__Instructions for the task__: Reproduce word for word the passage of the blog post below about getting a tattoo, starting at "The inspiration for" and ending at "truth of it.".

__Excerpt provided__:
-- -- --

Well, ladies and gentlemen (are there any dudes that read this blog?? if so…please comment! I'd love to know…you know, just so I don't talk about gross girl things or something)…
I'm so nervous about tomorrow. I'm not nervous about the pain, but I am nervous about looking down and thinking "Oh, crap! What have I done?!". I'm not sure I'll get over that fear until I've just gone and done it. So…that's the plan right now. :)
The inspiration for this mission is just that getting a tattoo has always been something that has felt adventuresome to me. Something about the permanency of a tattoo, an indelible image, seems so resolute…so gutsy. So, that's why I'm doing it. I've been pregnant or otherwise sustaining a child for the better part of the last 4 years now, so…I figure I have a window of opportunity…I need to seize the day!
I'm not really interested in getting all involved in the "tattoo community", not that I have anything against it…I just see this as a one time thing for me. I don't plan on getting anything other than this little dainty tattoo filled with meaning for me–although, they do say they are addictive. ;) I'm just too straight laced to get a zillion tattoos, that's the honest truth of it.

-- -- --

__Entries shown__:
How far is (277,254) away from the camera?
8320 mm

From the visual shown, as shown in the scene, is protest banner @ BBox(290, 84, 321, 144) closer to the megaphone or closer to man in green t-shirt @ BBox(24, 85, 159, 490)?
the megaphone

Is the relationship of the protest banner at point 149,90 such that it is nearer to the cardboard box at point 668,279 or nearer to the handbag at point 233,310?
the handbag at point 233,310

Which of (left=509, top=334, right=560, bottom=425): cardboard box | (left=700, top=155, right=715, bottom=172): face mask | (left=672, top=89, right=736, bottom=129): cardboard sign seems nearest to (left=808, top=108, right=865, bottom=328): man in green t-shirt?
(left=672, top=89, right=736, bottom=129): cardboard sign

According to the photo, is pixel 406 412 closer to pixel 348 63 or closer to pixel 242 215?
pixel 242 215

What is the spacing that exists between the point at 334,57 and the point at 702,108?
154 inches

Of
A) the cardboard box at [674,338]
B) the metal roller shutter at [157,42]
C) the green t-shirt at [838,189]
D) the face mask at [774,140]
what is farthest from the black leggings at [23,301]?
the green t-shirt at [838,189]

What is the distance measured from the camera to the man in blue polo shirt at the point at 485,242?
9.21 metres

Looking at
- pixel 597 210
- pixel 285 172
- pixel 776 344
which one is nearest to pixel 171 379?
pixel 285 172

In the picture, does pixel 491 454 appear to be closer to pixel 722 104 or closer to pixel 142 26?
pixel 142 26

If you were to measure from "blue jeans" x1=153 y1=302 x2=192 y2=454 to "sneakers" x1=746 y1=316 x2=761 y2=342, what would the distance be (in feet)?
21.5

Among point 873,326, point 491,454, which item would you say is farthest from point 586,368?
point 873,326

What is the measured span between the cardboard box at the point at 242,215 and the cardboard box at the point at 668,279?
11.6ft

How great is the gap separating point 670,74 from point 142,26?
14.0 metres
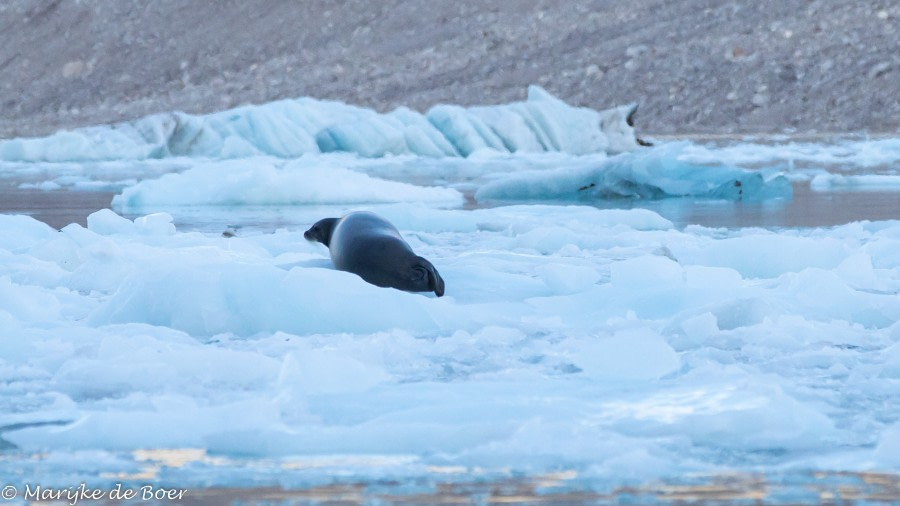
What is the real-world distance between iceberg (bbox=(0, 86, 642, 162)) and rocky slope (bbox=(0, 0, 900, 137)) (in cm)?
627

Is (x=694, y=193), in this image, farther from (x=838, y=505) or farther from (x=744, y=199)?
(x=838, y=505)

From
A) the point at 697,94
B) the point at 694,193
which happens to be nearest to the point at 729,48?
the point at 697,94

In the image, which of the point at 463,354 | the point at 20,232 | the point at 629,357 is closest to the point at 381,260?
the point at 463,354

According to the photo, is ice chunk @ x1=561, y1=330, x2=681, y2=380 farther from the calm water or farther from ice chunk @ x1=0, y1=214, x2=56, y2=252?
the calm water

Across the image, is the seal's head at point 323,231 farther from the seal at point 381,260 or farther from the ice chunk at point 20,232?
the ice chunk at point 20,232

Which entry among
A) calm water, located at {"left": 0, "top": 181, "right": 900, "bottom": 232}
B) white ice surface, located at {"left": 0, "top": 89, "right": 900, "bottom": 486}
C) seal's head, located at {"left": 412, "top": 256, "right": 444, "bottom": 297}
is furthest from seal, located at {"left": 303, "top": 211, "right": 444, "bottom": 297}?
calm water, located at {"left": 0, "top": 181, "right": 900, "bottom": 232}

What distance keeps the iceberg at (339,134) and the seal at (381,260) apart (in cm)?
1131

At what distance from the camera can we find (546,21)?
28.7m

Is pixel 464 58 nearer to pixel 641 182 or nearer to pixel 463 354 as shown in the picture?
pixel 641 182

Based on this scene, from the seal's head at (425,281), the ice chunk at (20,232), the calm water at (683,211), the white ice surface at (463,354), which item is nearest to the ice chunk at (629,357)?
the white ice surface at (463,354)

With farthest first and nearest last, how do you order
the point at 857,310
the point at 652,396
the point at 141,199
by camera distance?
the point at 141,199 → the point at 857,310 → the point at 652,396

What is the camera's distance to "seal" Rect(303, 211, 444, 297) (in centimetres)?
367

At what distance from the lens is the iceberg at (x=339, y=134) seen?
15.5 m

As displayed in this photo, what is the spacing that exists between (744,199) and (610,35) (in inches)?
754
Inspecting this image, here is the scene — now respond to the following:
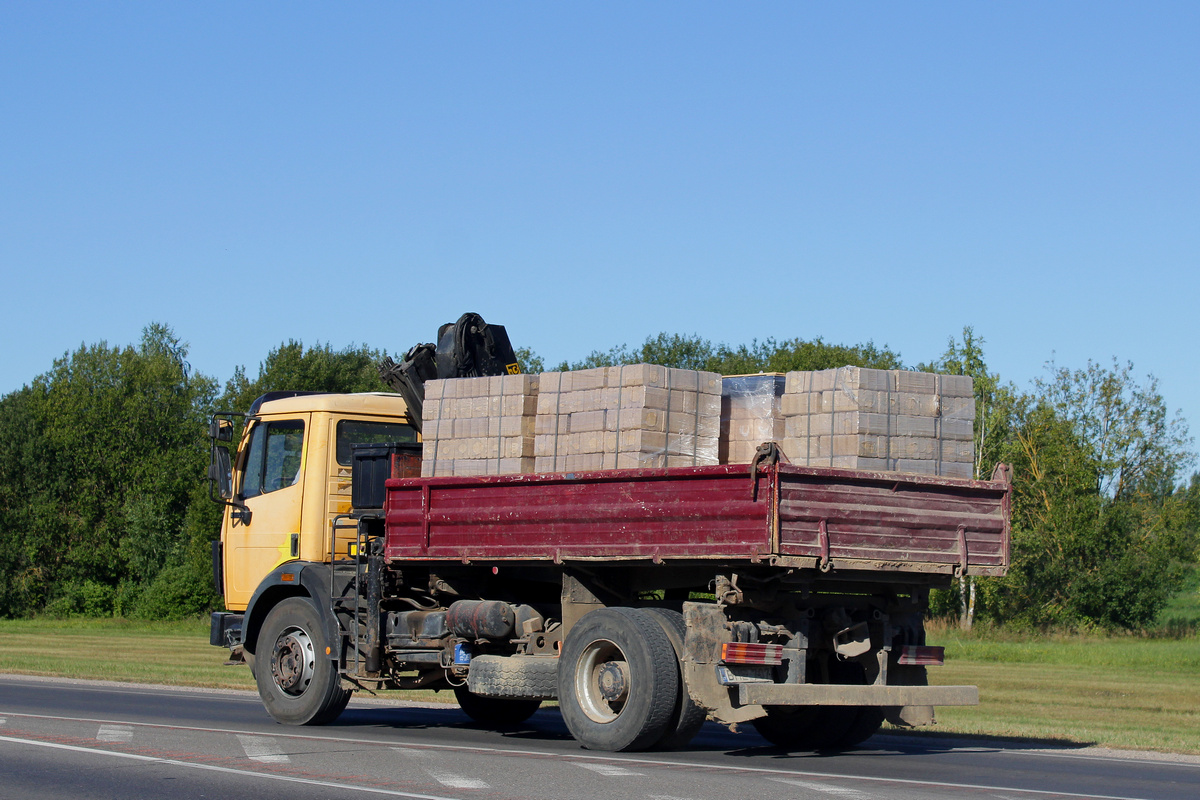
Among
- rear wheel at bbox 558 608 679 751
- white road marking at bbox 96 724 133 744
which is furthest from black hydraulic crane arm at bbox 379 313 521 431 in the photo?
white road marking at bbox 96 724 133 744

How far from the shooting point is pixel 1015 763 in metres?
11.1

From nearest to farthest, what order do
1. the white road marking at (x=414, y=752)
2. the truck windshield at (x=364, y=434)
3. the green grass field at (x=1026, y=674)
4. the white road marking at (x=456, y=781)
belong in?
the white road marking at (x=456, y=781)
the white road marking at (x=414, y=752)
the truck windshield at (x=364, y=434)
the green grass field at (x=1026, y=674)

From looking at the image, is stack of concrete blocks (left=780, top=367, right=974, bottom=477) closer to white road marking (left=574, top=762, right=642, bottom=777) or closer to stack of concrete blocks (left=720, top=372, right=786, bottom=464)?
stack of concrete blocks (left=720, top=372, right=786, bottom=464)

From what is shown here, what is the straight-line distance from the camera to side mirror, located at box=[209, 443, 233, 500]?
565 inches

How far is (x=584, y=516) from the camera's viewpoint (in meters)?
11.2

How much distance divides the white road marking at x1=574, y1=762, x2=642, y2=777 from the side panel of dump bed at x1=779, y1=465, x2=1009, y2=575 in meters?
1.94

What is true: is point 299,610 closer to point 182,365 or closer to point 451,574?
point 451,574

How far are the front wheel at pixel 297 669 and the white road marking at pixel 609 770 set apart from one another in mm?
4050

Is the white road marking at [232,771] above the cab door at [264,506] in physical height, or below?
below

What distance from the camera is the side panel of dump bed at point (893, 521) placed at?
1008 centimetres

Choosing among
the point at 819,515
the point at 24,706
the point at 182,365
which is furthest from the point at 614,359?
the point at 819,515

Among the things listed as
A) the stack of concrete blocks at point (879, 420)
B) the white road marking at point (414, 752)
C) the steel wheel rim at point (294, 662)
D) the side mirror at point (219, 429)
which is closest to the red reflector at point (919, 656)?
the stack of concrete blocks at point (879, 420)

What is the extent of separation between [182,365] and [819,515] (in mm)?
73296

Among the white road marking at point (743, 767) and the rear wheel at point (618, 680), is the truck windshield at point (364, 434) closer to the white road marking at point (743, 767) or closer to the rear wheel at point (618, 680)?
the white road marking at point (743, 767)
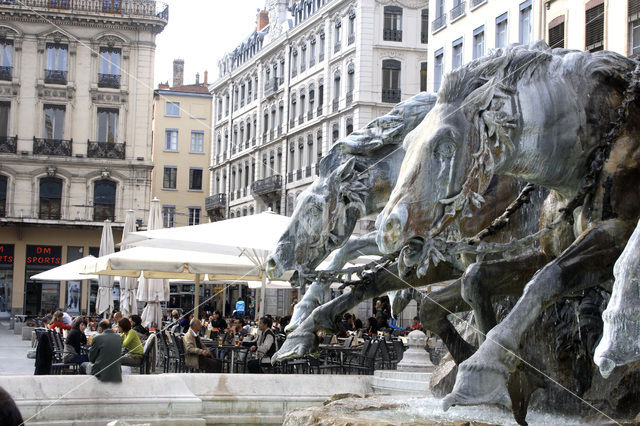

-- -- --

__Solution to this exercise__:
The inspiration for this mission is just that getting a tattoo has always been something that has felt adventuresome to me. Something about the permanency of a tattoo, an indelible image, seems so resolute…so gutsy. So, that's why I'm doing it. I've been pregnant or otherwise sustaining a child for the better part of the last 4 years now, so…I figure I have a window of opportunity…I need to seize the day!
I'm not really interested in getting all involved in the "tattoo community", not that I have anything against it…I just see this as a one time thing for me. I don't plan on getting anything other than this little dainty tattoo filled with meaning for me–although, they do say they are addictive. ;) I'm just too straight laced to get a zillion tattoos, that's the honest truth of it.